É o que atualmente se prevê no artigo 1549.º do Código Civil ao admitir-se a constituição de servidões prediais por destinação do pai de família, após no artigo 1543.º do mesmo diploma se ter excluído a possibilidade de se constituírem direitos de servidão entre prédios pertencentes ao mesmo dono, tendo essa opção sido, no entanto, objeto de discussão nos trabalhos preparatórios do Código Civil [3].

A constituição de servidões prediais por destinação do pai de família terá sido mais uma das criações do jurisconsulto e glosador medieval Bártolo de Sassoferrato e ganhou expressão prática no direito consuetudinário francês [4], sendo depois acolhida pelo Código de Napoleão (artigos 692 a 694.), de onde transitou para o Código Civil Italiano de 1842 (artigos 632. e 633.) e para o Código Civil Espanhol (artigo 541), cujo Projeto influenciou a sua previsão no artigo 2274.º do Código de Seabra [5] [6].

Conforme referiu Pires de Lima na Exposição de Motivos do anteprojeto por si elaborado sobre as servidões prediais no futuro Código Civil de 1966 [7], no artigo 8.º desse anteprojeto, que veio a corresponder ao texto do atual artigo 1549.º do Código Civil, manteve-se a redação do artigo 2274.º do Código de Seabra, segundo a reforma de 1930, uma vez que as dúvidas que a disposição primitiva suscitava foram afastadas, e em termos que não tem merecido reparos.

No entanto, quer a doutrina sobre o tema, quer a aplicação deste modo de constituição das servidões prediais, vieram a ser influenciadas pelo profuso labor doutrinal que ocorreu em Itália, a propósito da transposição para o Codice Civile de 1942 desta figura [8].

Quanto a esta forma de constituição do direito de servidão, determina o artigo 1549.º do Código Civil:

Se em dois prédios do mesmo dono, ou em duas frações de um só pré­dio, houver sinal ou sinais visíveis e permanentes, postos em um ou em ambos, que revelem serventia de um para com outro, serão esses sinais havidos como prova da servidão quando, em relação ao domínio, os dois prédios, ou as duas frações do mesmo prédio, vierem a separar-se, salvo se ao tempo da separação outra coisa se houver declarado no respetivo documento.

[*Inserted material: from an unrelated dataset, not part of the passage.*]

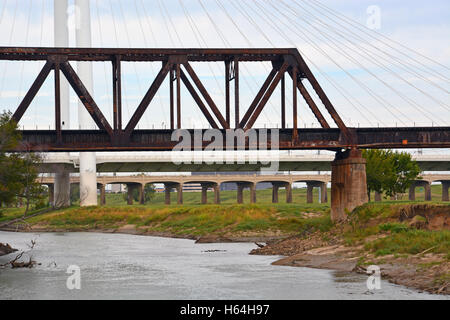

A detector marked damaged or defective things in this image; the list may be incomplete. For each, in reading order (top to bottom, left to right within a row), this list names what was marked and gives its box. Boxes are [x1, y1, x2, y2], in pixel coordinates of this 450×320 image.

rusty steel truss bridge [0, 46, 450, 152]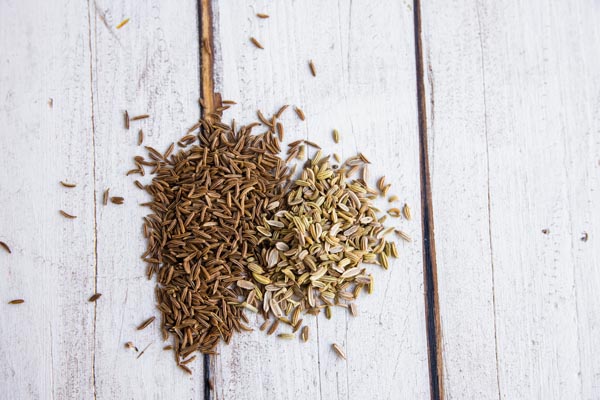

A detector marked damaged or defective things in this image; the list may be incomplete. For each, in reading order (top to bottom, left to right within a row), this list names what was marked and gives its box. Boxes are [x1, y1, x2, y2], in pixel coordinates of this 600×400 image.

Assim, se em dois ou mais prédios pertencentes ao mesmo dono, existirem sinais que atestem que determinada utilidade de um dos prédios está a ser desfrutada por outro desses prédios, estamos perante uma simples situação de facto, sem qualquer significado jurídico, uma vez que o direito de servidão apenas se constitui em proveito de proprietário diferente do dono do prédio onerado – nemini res sua servit – conforme dispõe o artigo 1543.º do C. Civil. Mas, se, por qualquer ato, os prédios passam a pertencer a titulares distintos, aquela serventia de facto aparente, converte-se num verdadeiro direito de servidão, salvo se ao tempo daquele ato se houver declarado uma oposição à constituição deste direito real. Este direito de servidão nasce, pois, automaticamente, por força da lei, com o ato pelo qual passam a existir pelo menos dois prédios com proprietários diferentes.

Durante grande parte do período da vigência do Código de Seabra e mesmo já na vigência do Código Civil de 1966, apontavam-se como fundamentos para este modo de constituição do direito de servidão, a existência de um acordo tácito entre o alienante e o adquirente (nos atos de partilha entre os interessados), ou uma presunção legal, na falta de declaração em contrário, da existência de uma vontade comum dos intervenientes nesse ato de manterem a possibilidade de gozo da utilidade de facto existente, conferindo-lhe significado e efeitos jurídicos [9].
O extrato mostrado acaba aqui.